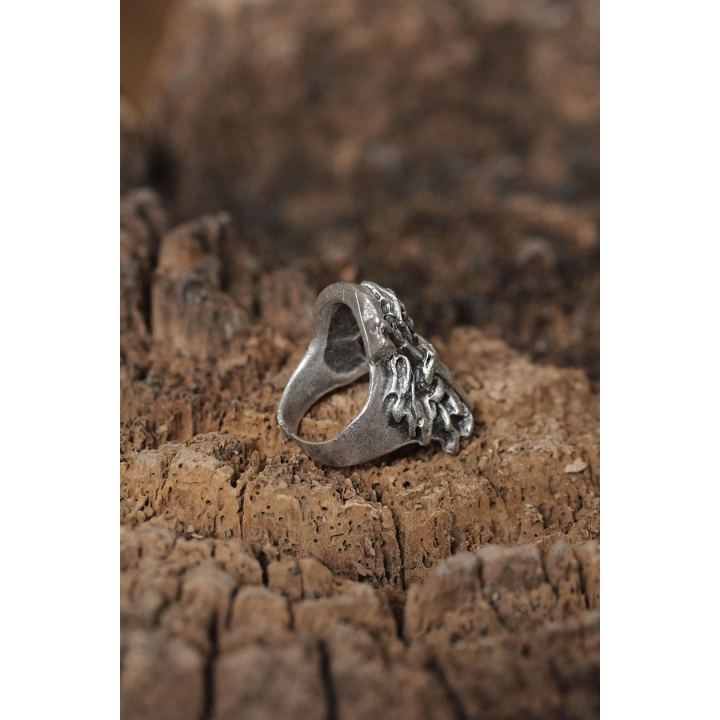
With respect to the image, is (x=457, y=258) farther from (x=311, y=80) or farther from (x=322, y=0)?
(x=322, y=0)

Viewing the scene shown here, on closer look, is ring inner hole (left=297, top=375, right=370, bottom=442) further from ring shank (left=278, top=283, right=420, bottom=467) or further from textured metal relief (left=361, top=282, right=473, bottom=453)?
textured metal relief (left=361, top=282, right=473, bottom=453)

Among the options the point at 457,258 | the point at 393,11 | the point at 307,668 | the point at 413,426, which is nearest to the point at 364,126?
the point at 393,11

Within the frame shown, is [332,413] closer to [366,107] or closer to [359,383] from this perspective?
[359,383]

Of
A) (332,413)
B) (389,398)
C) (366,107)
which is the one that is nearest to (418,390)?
(389,398)

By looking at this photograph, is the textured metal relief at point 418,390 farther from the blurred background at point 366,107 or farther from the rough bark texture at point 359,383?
the blurred background at point 366,107

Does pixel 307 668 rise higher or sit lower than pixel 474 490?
lower

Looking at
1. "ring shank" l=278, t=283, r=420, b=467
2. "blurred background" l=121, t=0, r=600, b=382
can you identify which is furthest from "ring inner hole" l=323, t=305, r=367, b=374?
"blurred background" l=121, t=0, r=600, b=382

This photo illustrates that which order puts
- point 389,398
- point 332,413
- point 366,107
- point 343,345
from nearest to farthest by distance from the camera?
1. point 389,398
2. point 332,413
3. point 343,345
4. point 366,107
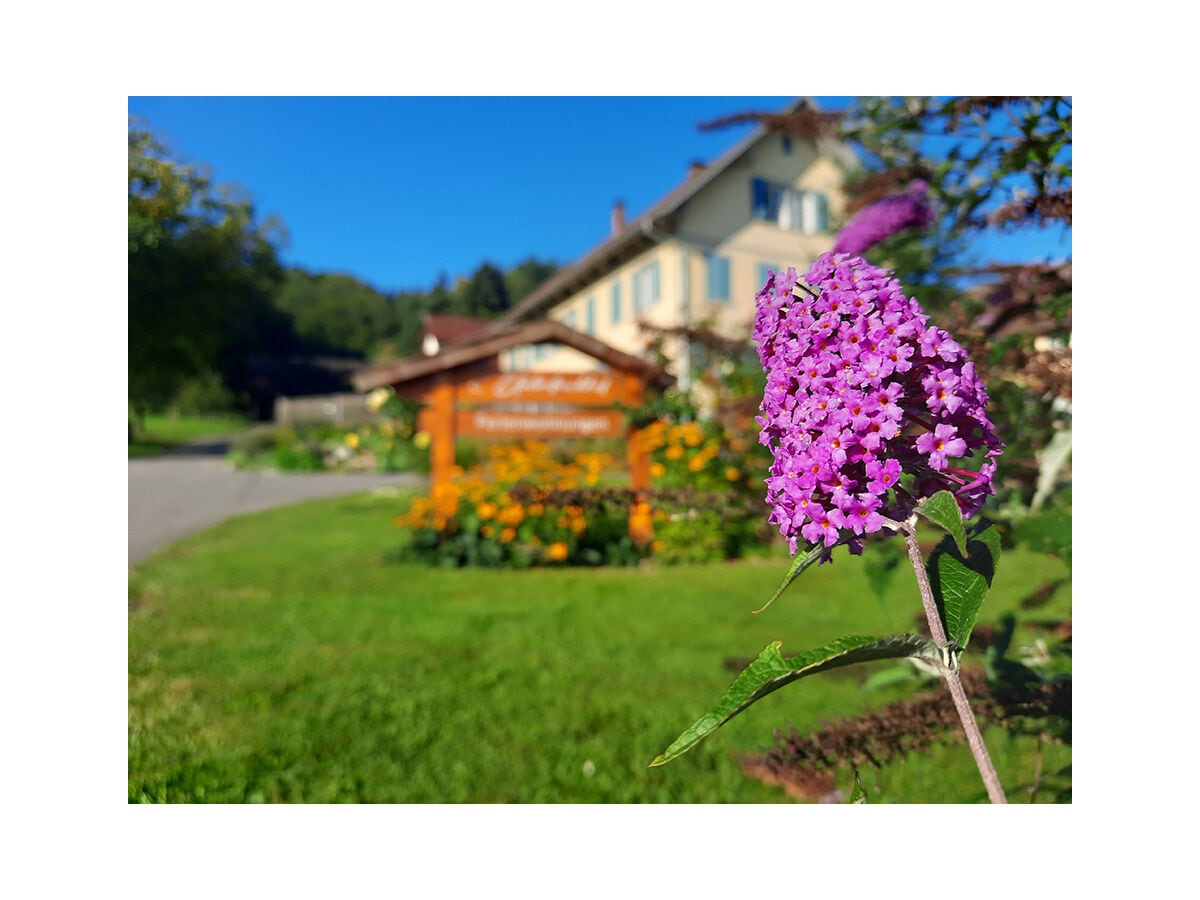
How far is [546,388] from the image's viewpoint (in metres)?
2.98

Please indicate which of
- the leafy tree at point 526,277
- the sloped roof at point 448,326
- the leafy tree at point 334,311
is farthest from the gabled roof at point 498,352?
the leafy tree at point 526,277

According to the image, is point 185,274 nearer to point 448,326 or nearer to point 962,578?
point 962,578

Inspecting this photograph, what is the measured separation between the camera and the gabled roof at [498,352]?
8.26 feet

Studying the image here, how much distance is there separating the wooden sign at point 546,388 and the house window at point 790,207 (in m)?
1.09

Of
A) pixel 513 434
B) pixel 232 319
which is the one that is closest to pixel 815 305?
pixel 232 319

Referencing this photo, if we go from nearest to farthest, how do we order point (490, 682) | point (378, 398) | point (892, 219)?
point (892, 219)
point (490, 682)
point (378, 398)

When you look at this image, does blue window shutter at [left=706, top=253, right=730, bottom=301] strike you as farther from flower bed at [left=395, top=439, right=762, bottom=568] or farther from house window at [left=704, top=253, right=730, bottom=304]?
flower bed at [left=395, top=439, right=762, bottom=568]

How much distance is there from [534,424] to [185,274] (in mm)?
1498

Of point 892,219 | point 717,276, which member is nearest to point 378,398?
point 717,276

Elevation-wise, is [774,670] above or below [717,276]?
below

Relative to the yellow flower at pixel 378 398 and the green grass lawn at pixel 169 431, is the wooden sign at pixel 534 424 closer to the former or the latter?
the green grass lawn at pixel 169 431

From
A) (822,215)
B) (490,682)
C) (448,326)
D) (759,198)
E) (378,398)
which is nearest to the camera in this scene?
(490,682)
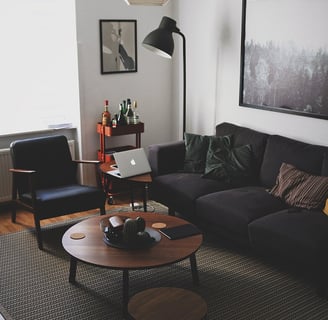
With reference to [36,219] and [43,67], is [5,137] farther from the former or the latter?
[36,219]

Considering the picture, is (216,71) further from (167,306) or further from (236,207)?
(167,306)

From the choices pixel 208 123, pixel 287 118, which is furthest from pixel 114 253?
pixel 208 123

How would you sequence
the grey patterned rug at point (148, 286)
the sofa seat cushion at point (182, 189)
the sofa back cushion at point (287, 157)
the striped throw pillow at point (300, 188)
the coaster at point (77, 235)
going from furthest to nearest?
the sofa seat cushion at point (182, 189)
the sofa back cushion at point (287, 157)
the striped throw pillow at point (300, 188)
the coaster at point (77, 235)
the grey patterned rug at point (148, 286)

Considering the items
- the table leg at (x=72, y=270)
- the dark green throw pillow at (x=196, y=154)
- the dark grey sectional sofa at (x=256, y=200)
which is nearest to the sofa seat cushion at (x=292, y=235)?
the dark grey sectional sofa at (x=256, y=200)

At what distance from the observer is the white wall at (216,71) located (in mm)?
4590

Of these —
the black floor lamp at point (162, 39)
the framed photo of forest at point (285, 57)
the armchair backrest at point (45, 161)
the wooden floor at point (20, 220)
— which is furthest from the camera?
the black floor lamp at point (162, 39)

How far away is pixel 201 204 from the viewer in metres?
3.96

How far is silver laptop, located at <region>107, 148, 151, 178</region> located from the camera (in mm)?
4281

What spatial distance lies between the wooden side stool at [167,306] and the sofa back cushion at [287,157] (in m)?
Answer: 1.64

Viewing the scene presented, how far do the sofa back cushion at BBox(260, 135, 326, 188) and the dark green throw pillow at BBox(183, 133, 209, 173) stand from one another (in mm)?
567

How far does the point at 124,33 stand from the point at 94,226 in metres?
2.39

- - - - - - -

Problem description:
Can you reproduce every item above word for word, leaving out the pictures?

Answer:
With respect to the image, is (x=457, y=258) farther from (x=311, y=80) or farther from (x=322, y=0)?
(x=322, y=0)

Viewing the scene shown here, on closer look, is ring inner hole (left=297, top=375, right=370, bottom=442) further from ring shank (left=278, top=283, right=420, bottom=467) or further from textured metal relief (left=361, top=282, right=473, bottom=453)?
textured metal relief (left=361, top=282, right=473, bottom=453)

Among the options the point at 457,258 | the point at 393,11 | the point at 307,668 | the point at 413,426, which is nearest to the point at 364,126?
the point at 393,11

Within the frame shown, is [332,413] closer to [366,107] or closer to [359,383] from this perspective?
[359,383]

Of
A) (332,413)
B) (389,398)
C) (366,107)
which is the one that is nearest to (418,390)?
(389,398)

By looking at this photograph, is the textured metal relief at point 418,390 farther from the blurred background at point 366,107 or farther from the rough bark texture at point 359,383?
the blurred background at point 366,107

Does pixel 307 668 rise higher or sit lower than pixel 474 490?
lower

Looking at
1. "ring shank" l=278, t=283, r=420, b=467
2. "blurred background" l=121, t=0, r=600, b=382
can you identify which is furthest from "ring inner hole" l=323, t=305, r=367, b=374?
"blurred background" l=121, t=0, r=600, b=382

This photo illustrates that which order puts
- point 389,398
- point 332,413
- point 366,107
- point 343,345
from nearest to farthest by distance from the camera?
1. point 389,398
2. point 332,413
3. point 343,345
4. point 366,107
How far is [546,388] from the image's viewpoint (in metres)?
2.98

Please indicate which of
- the leafy tree at point 526,277
- the sloped roof at point 448,326
- the leafy tree at point 334,311
is farthest from the gabled roof at point 498,352?
the leafy tree at point 526,277

According to the image, is point 185,274 nearer to point 448,326 or nearer to point 962,578?
point 962,578

Inspecting this photograph, what is the measured separation between the camera and the gabled roof at [498,352]?
8.26 feet

Studying the image here, how much distance is there separating the wooden sign at point 546,388 and the house window at point 790,207 (in m)?
1.09

Of
A) pixel 513 434
B) pixel 232 319
which is the one that is closest to pixel 815 305?
pixel 232 319

Referencing this photo, if we go from nearest to farthest, how do we order point (490, 682) | point (378, 398) | point (892, 219)?
point (892, 219)
point (490, 682)
point (378, 398)

When you look at this image, does blue window shutter at [left=706, top=253, right=730, bottom=301] strike you as farther from flower bed at [left=395, top=439, right=762, bottom=568] or farther from house window at [left=704, top=253, right=730, bottom=304]?
flower bed at [left=395, top=439, right=762, bottom=568]

How much distance is there from [534,424] to [185,274] (in mm)?
1498

Of point 892,219 | point 717,276, which member is nearest to point 378,398?
point 717,276

Elevation-wise, is [774,670] above or below [717,276]?
below

Relative to the yellow flower at pixel 378 398 and the green grass lawn at pixel 169 431, is the wooden sign at pixel 534 424 closer to the former or the latter?
the green grass lawn at pixel 169 431

From
A) (822,215)
B) (490,682)
C) (448,326)
D) (759,198)
E) (378,398)
which is nearest to the camera in this scene?
(490,682)
With reference to [36,219] and [43,67], is [5,137] farther from the former or the latter?
[36,219]

Considering the picture, is (216,71) further from (167,306) or further from (236,207)?
(167,306)

From the choices pixel 208 123, pixel 287 118, which is furthest from pixel 114 253?
pixel 208 123

How would you sequence
the grey patterned rug at point (148, 286)
the sofa seat cushion at point (182, 189)
the sofa back cushion at point (287, 157)
the striped throw pillow at point (300, 188)
the coaster at point (77, 235)
going from furthest to nearest?
the sofa seat cushion at point (182, 189)
the sofa back cushion at point (287, 157)
the striped throw pillow at point (300, 188)
the coaster at point (77, 235)
the grey patterned rug at point (148, 286)

Considering the items
- the table leg at (x=72, y=270)
- the dark green throw pillow at (x=196, y=154)
- the dark grey sectional sofa at (x=256, y=200)
which is nearest to the sofa seat cushion at (x=292, y=235)?
the dark grey sectional sofa at (x=256, y=200)

At what distance from the observer is the white wall at (216,71) located (in mm)?
4590

Of these —
the black floor lamp at point (162, 39)
the framed photo of forest at point (285, 57)
the armchair backrest at point (45, 161)
the wooden floor at point (20, 220)
— which is furthest from the camera?
the black floor lamp at point (162, 39)

How far away is pixel 201 204 from the viewer in metres?
3.96

How far is silver laptop, located at <region>107, 148, 151, 178</region> located from the camera (in mm)?
4281

What spatial distance lies between the wooden side stool at [167,306] and the sofa back cushion at [287,157] (in m)?
Answer: 1.64

Viewing the scene presented, how far do the sofa back cushion at BBox(260, 135, 326, 188) and the dark green throw pillow at BBox(183, 133, 209, 173) stand from one another (in mm)?
567

How far does the point at 124,33 stand from the point at 94,226 in metres?
2.39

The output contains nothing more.